My previous post about abortion has sparked some interesting conversations in its comment box, on Facebook, and Twitter. One of the most common views expressed by those who hold a Pro-Choice position is “you don’t have the right to force a woman to be pregnant.” I know it will shock them to hear this, but they’re right.
I don’t have the right to force someone to be pregnant. I don’t have the right to force someone to continue to be pregnant. I don’t have the right to force someone to become a mother against her will. I simply don’t.
And neither does anyone else.
To say that someone has been forced either to do or not do do something implies that they are being compelled to perform an action which is against their will under threat of physical harm or reprisal. This is what it means when we accuse someone of forcing someone else to do something. When we use the verb to force as it is properly understood, then it becomes immediately clear that no one has the right to threaten a woman with any type of punishment until and unless she continues a pregnancy.
Nobody has the right to do that. Nobody. What we, as a society, do have the right to do is to require, and we do that all the time.

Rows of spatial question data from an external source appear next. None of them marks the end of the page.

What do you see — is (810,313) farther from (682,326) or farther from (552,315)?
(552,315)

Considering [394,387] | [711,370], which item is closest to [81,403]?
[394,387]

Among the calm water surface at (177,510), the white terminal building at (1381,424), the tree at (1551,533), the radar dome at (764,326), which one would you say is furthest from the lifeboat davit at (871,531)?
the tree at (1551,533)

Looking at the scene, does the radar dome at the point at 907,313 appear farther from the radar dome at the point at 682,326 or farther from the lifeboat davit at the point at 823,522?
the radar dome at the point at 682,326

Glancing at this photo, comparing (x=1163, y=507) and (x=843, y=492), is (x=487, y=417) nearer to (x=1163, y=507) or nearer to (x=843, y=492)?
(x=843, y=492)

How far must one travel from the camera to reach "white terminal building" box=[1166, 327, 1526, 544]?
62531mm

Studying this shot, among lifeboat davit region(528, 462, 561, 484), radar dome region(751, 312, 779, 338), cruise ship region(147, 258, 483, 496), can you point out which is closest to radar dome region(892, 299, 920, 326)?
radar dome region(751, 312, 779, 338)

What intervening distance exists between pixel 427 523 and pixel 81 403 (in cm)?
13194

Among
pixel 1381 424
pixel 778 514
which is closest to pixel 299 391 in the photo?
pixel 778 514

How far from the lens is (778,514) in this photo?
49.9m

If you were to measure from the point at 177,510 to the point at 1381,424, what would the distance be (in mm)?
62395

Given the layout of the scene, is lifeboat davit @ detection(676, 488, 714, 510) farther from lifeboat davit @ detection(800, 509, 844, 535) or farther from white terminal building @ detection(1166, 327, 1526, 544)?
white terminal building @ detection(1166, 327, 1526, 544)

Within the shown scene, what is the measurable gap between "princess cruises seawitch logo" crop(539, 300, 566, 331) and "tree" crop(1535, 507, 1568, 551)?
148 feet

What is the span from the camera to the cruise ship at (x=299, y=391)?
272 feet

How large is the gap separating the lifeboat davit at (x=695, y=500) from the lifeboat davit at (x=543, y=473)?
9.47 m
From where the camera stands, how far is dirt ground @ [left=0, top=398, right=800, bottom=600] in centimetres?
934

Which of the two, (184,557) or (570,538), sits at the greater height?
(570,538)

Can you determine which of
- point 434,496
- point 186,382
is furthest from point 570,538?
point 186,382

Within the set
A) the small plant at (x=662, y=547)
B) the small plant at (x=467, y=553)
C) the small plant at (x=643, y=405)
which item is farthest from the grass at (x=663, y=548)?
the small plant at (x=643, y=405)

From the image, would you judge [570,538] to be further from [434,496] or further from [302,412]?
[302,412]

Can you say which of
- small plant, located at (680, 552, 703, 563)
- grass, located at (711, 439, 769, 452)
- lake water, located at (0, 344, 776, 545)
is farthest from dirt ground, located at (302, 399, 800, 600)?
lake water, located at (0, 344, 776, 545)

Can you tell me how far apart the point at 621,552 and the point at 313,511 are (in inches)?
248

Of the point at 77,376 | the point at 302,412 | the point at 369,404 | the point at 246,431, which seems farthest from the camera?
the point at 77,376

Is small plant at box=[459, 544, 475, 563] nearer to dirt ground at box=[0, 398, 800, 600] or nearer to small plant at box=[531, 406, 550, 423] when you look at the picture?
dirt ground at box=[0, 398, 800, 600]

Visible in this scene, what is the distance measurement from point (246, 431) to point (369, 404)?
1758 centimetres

It is an accepted norm of human society that we require parents (this includes mothers) to care for their minor children. We do not accept conditions and exceptions to this rule. The age, sex, stage of development, and location of the child do not in any way preclude the obligation, the societal requirement, that the parents ensure that that child’s basic needs are met. This is true whether the child is living in the same residence as the parents or not. The obligation remains intact even if the minor child is away at boarding school, or living with relatives. Human society requires that the parents of each child be responsible and answerable for his/her health and safety.
In the event that the biological parents choose to pass the obligation for raising that child along to someone else (adoption), we still require that that happens in a way which is in the best interest of the child. This is precisely why a mother may leave her newborn in the safety of a hospital or other designated area (in Texas they can be left at fire or police stations as well as health facilities), but not in the dumpster, a field, or other unsafe place. Even in these extreme cases, our society requires that the parents of a new baby take care to ensure its health and safety.
This is not a new and radical position. The social contract which exists between parent and child is ingrained within every culture on Earth. This basic understanding of the duty owed by parents to their offspring predates its being codified into written law. There has never been a human civilization which did not hold this expectation for parents.
What is new is the position we now hold. Western society has decided that in the unfortunate instances when the biological parents of a child are incapable of caring for their child, we as a society will step in as a safety net, and see to his/her health and safety collectively. We recognize and so value each life that we have made the historically unprecedented decision to fulfill the parental obligation even in the absence of parental ability.
It is this basic human premise and recognition of human value which Pro-Life people call upon with regard to what is owed the child in the womb. We acknowledge the biological fact of the humanity of that developing human being, and require of its mother the same societal norm which exists for the well-being of all children. We expect that the parents of that child will meet and fulfill the basic needs of that child. In the event that they feel incapable of caring for that child long term, we place upon them the same obligation which is already in place – that they transfer the care of that child to someone else in a manner which safeguards the health, safety, and well-being of that child.
When it comes to abortion, my Pro-Choice readers are right. We cannot force a woman to do anything which is against her will. It is in light of the pre-existing societal obligation that we can and do require that she fulfill the duty which is already rightfully hers.